Qual è il pozzo al quale noi attingiamo? Non è forse l’Eucarestia il “pozzo” al quale poter attingere tutto ciò di cui abbiamo bisogno: acqua, luce, sapienza, forza, consiglio, conforto e nutrimento? Nel momento del bisogno, della prova, della fragilità, a quale fonte attingiamo? Ci ricordiamo che c’è un Dio che è Tutto per me? Oppure siamo come questa donna dai “cinque mariti più uno” che non è suo marito, ovvero Dio nella nostra vita è uno tra i tanti idoli che venero? Sì, c’è Dio ma poi mi disseto al mio bisogno di apparire, bevo alla sorgente del mio bisogno di dominare, non sono mai sazio di possedere, seguo il miraggio del successo… quanti appetiti ci abitano! Dio si offre come “il Settimo”, ovvero come la mia pienezza, colui che disseta ogni mia aridità con il fiume di acqua viva della sua Parola e della sua presenza nei Sacramenti. Allora proviamo a riscoprire che dono di Dio è anche questa sete che portiamo dentro e che quel pozzo dove Gesù vuole incontrarmi sono proprio io e Lui – la Sapienza eterna creata prima delle stesse sorgenti di acqua (Pro 8) – è l’unico in grado di estinguere la mia sete.

Ogni giorno allora possiamo sorseggiare quell’acqua che disseta in modo insperato la nostra vita; ogni momento possiamo attingere alla Parola che non solo disseta e nutre, ma illumina, risana, guarisce, conforta, eleva e ricolma, e ai Sacramenti che ci “ungono” di Grazia.

Infine, come questa donna, siamo chiamati a portare un annuncio liberante: «Venite a vedere un uomo che mi ha detto tutto quello che ho fatto. Che sia lui il Cristo?». Questa donna è libera dal suo passato, non solo non se ne vergogna più e i suoi conti sono azzerati e ha iniziato una vita nuova, ma della sua fragilità Gesù fa un annuncio di salvezza, una Parola che salva. Ma quale Parola salva se non solo la Parola di Dio? E allora Dio può fare, e fa, della nostra fragilità la sua Parola di salvezza nel tempo, oggi. La grazia del Giubileo è proprio questa opportunità offerta a tutti di tornare alla nostra legittima e originaria proprietà, perché questo era per Israele il Giubileo: un anno in cui i conti venivano azzerati e tutti e tutto ritrovava la libertà perduta. Dunque, per noi è l’opportunità di  tornare a quel Dio che dice proprio a te e a me: «Tu appartieni a me e a nessun altro, sei mio/mia e di nessun altro», l’opportunità di ricominciare, di ripartire.

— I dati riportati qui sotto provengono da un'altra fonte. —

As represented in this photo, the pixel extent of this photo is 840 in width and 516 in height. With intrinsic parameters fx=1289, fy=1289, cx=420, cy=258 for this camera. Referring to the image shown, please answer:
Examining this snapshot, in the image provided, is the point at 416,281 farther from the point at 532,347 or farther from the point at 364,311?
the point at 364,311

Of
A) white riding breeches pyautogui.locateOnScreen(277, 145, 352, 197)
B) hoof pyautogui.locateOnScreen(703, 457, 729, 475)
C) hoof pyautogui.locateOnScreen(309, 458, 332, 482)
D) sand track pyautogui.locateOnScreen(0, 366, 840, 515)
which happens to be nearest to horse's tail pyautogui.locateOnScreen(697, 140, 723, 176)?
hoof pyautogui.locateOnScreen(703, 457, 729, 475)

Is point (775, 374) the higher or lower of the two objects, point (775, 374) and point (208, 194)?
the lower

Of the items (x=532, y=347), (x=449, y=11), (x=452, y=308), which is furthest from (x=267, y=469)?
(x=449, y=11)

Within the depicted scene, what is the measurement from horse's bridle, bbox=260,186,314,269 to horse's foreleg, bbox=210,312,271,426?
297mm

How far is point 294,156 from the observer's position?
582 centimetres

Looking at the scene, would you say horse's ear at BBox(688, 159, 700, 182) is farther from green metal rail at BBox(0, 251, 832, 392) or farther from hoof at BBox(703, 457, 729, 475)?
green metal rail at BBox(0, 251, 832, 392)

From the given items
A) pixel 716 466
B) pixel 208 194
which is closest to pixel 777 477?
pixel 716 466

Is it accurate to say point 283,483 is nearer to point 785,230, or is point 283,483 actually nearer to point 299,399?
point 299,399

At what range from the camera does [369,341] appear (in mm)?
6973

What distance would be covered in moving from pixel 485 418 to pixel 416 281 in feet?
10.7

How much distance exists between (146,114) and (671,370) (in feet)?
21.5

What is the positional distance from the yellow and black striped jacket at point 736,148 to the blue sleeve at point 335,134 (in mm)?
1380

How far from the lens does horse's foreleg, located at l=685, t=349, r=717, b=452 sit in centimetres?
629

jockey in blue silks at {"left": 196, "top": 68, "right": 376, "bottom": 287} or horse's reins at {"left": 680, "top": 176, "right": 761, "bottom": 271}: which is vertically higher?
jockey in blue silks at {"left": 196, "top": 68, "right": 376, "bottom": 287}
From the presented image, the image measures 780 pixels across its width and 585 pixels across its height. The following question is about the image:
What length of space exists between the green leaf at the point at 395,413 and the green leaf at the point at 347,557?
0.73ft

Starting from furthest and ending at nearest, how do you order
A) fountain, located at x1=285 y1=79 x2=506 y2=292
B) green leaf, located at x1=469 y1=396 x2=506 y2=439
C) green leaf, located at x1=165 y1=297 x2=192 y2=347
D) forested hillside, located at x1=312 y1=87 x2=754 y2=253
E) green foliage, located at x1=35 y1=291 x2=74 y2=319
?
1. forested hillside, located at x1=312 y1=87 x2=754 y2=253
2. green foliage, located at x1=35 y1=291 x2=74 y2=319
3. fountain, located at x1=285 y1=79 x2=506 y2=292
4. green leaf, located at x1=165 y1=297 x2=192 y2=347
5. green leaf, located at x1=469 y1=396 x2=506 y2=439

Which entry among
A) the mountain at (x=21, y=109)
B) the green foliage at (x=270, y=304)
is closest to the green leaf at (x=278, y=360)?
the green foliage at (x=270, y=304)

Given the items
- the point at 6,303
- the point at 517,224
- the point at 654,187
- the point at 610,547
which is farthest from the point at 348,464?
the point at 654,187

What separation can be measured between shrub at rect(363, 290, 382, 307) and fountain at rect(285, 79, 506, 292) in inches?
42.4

E la conclusione del brano è il più bel complimento che un discepolo possa ricevere ed è l’augurio per ciascuno di noi: «Non è più per i tuoi discorsi che noi crediamo, ma perché noi stessi abbiamo udito e sappiamo che questi è veramente il salvatore del mondo» (v. 42). Non lo dimentichiamo: chi è libero – perché liberato – diviene liberante
per gli altri
. Che il nostro desiderio di “attingere alle sorgenti della salvezza” cresca sempre più, sapendo che – come scrive S. Efrem – «se la nostra sete è spenta senza che la fonte sia inaridita, potremo bervi di nuovo ogni volta che ne avremo bisogno».